Certain screens defy alternate orientations because their precise and persistent layout is itself a usability aid. If Apple let you flip the iPhone Home screen on its side, for example, the icons would scatter into new positions, shifting out of their familiar places and creating a cognitive jumble for you to hunt through. That's the same reason that Facebook's Home-screen grid of icons (page 237) is the app's one portrait-only screen. "I didn't want to change the relative positions of the icons by shifting it from a 3 × 3 grid to 4 × 2 or something like that, but that was the only way it looked good," says developer Joe Hewitt, who created the Facebook app's grid design. "The problem is that your whole layout gets changed.

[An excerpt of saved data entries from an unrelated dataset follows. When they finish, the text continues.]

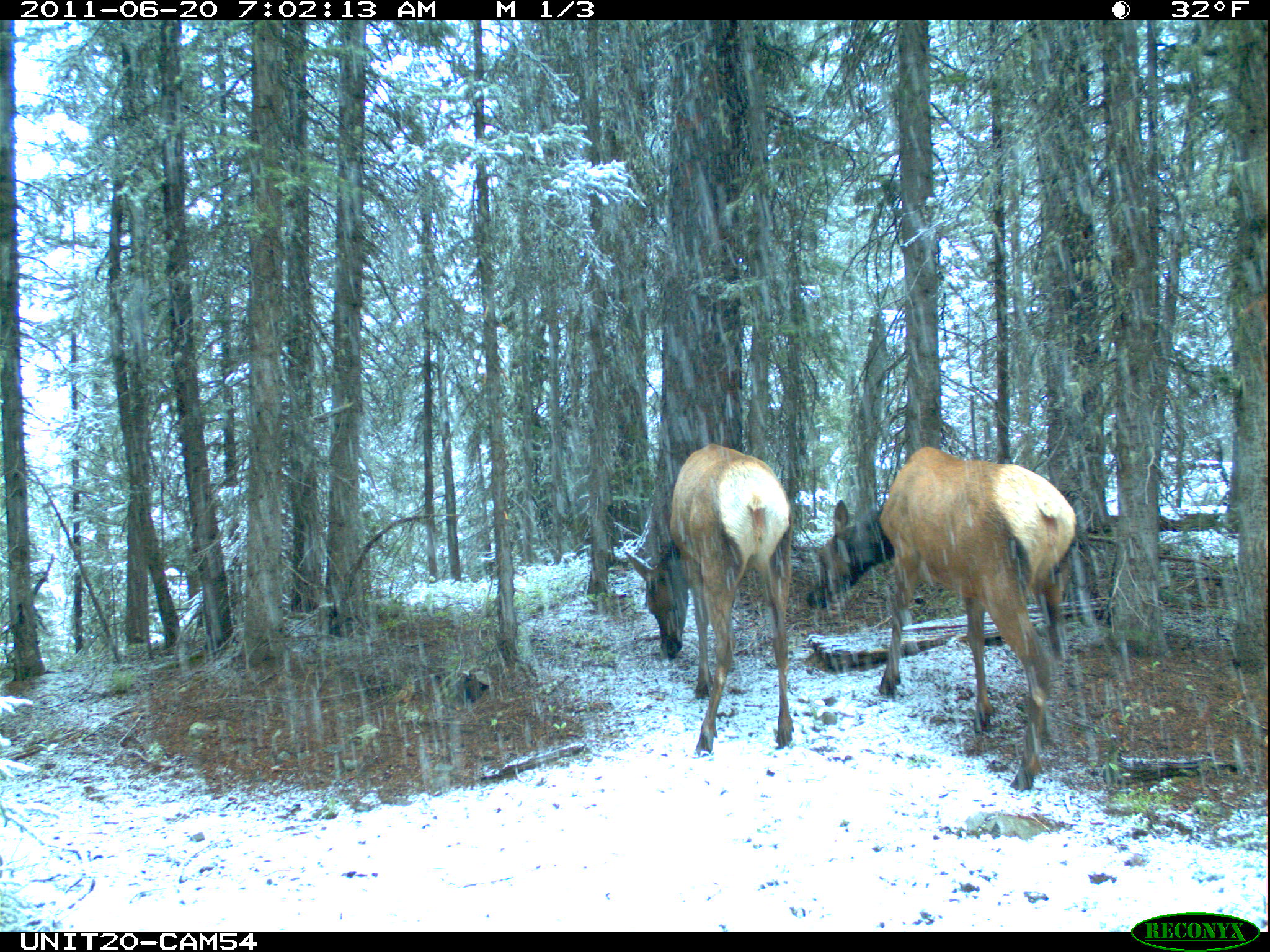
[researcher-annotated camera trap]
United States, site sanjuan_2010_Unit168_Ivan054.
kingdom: Animalia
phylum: Chordata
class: Mammalia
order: Artiodactyla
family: Cervidae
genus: Cervus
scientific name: Cervus elaphus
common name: red deer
Cervus elaphus (red deer).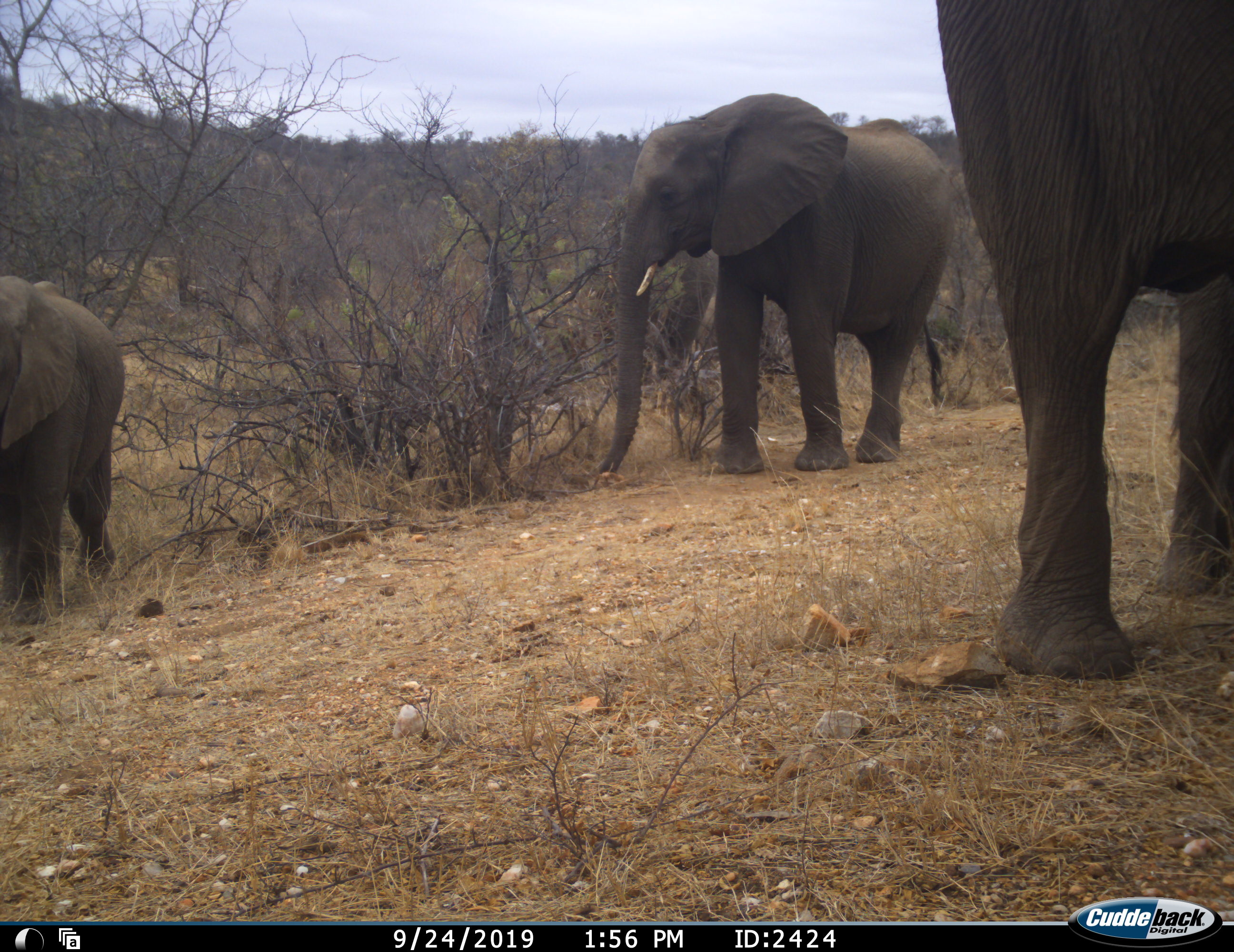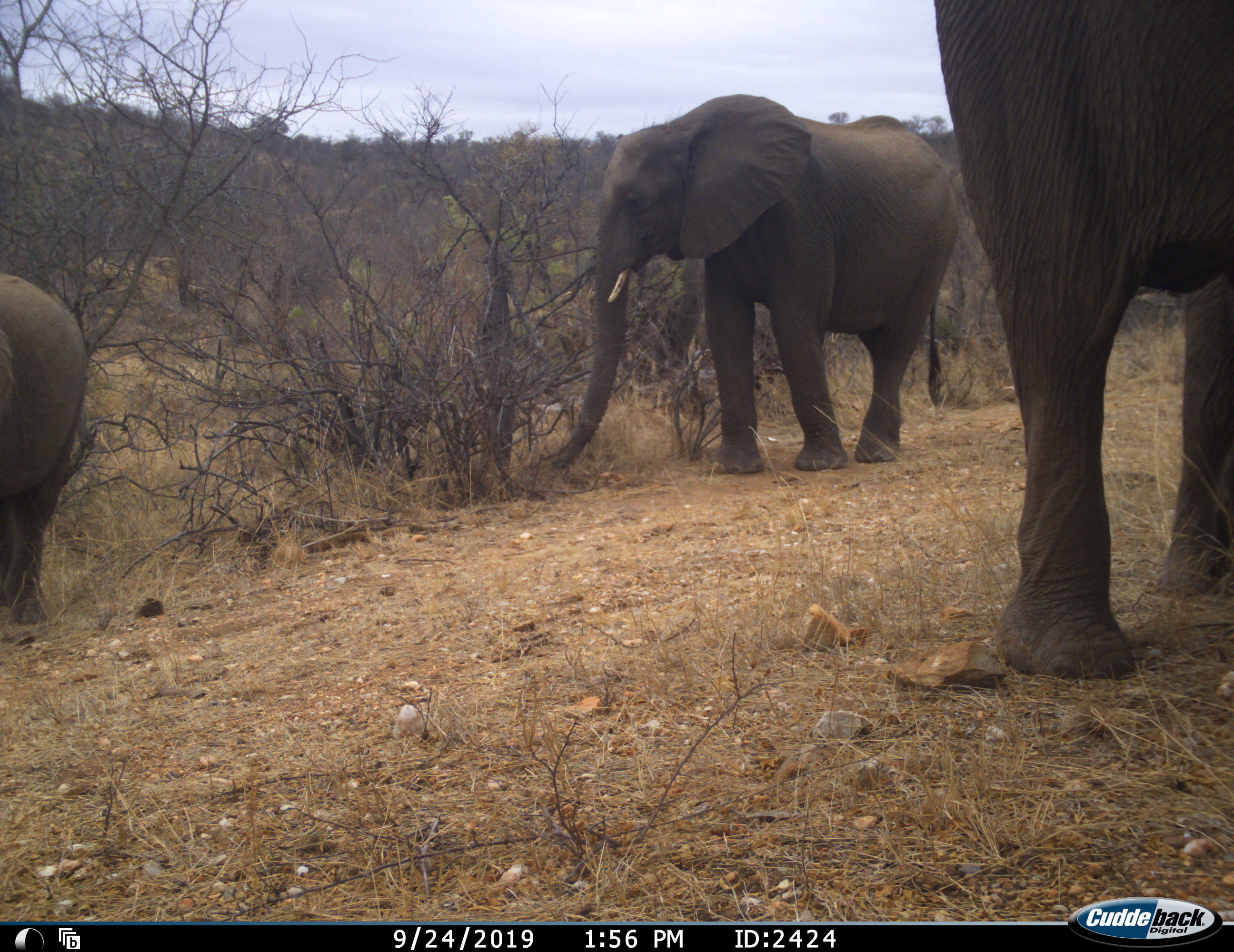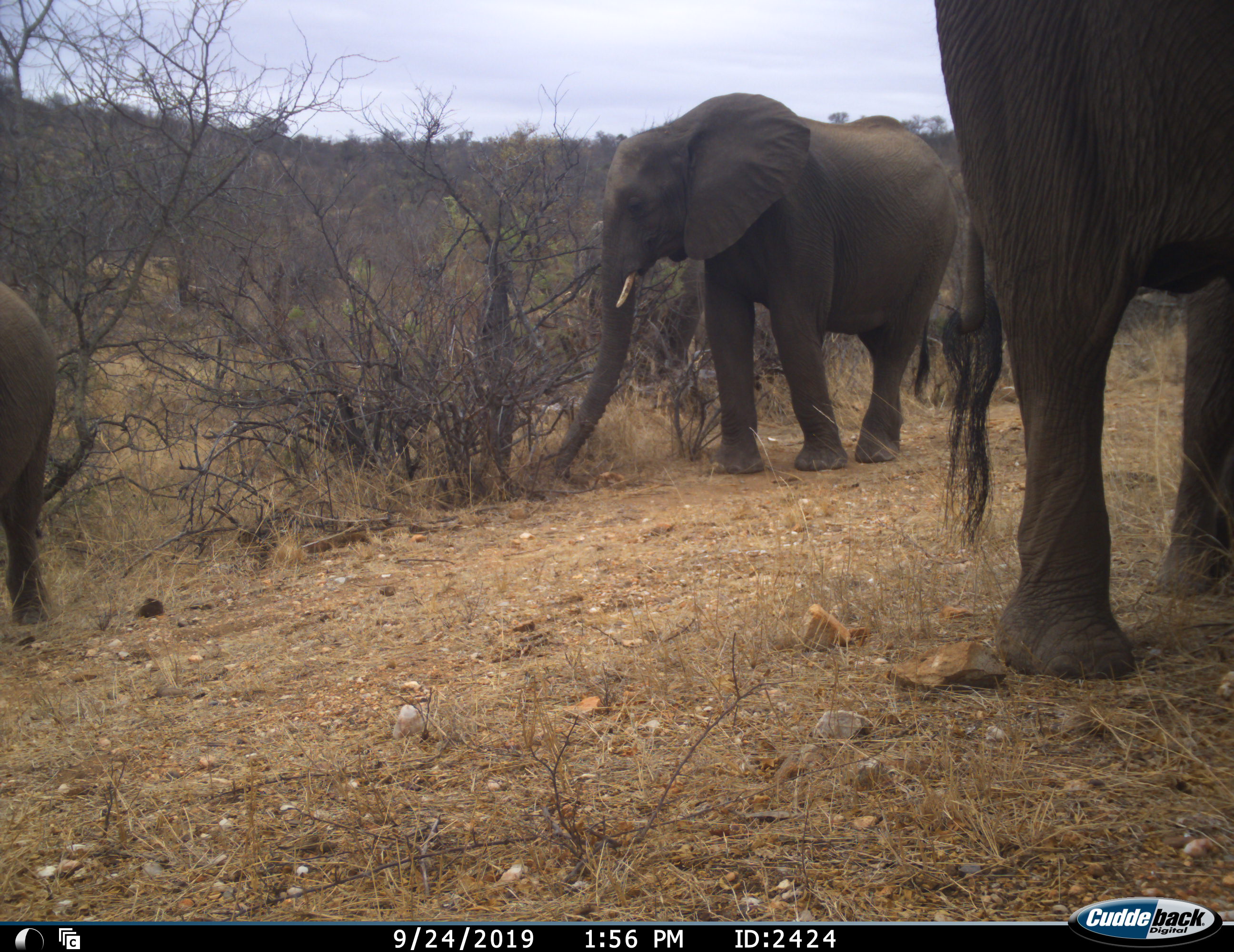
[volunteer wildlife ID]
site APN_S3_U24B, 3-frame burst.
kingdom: Animalia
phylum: Chordata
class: Mammalia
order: Proboscidea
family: Elephantidae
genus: Loxodonta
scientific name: Loxodonta africana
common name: african bush elephant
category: elephant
Elephant (african bush elephant) (Loxodonta africana), count 3. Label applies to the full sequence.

You're used to the buttons being in a certain grid, and in landscape you'd have to go searching for them. It just didn't feel right, so I didn't do it. When you rotate, you always have to make sure everything is lined up in a place where people can easily find it again."

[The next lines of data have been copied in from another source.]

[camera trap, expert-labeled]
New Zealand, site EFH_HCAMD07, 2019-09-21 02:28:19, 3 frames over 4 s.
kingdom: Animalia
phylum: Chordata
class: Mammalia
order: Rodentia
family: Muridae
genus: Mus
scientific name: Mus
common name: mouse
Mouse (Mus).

While your app's pixels might be under your control, the person holding it is not. People use their iPhones anywhere and everywhere, and that means all kinds of positions, too. Lying down, leaning over, shifting in your seat—our shimmies in the physical world trigger accidental (and annoying) screen rotations all the time. A comfortable position for bedtime browsing sometimes involves holding the phone in a distinctly awkward way just to keep the orientation steady. Screen rotation is great except when it happens by surprise.
The iPhone's big brother, the iPad, has a physical switch to lock rotation, and beginning with iPhone OS 4.0, there's a software button to do the same on the iPhone. Even with these systemwide switches to keep your baby from rocking, it's not a bad idea for individual apps to add their own rotation lock, too. This is an especially good idea for ebook readers, other long-form reading apps, and any app where someone is likely to spend at least several minutes at a time poring over the screen. Those are the situations that invite reclining, and when you put your feet up and get comfortable that's when the accidental screen tilt inevitably arrives. If your app fits those conditions, consider adding a setting or button that locks your app's orientation in place. The iPhone might not have a fixed idea of "up," but your audience does; give them the ability to point the way.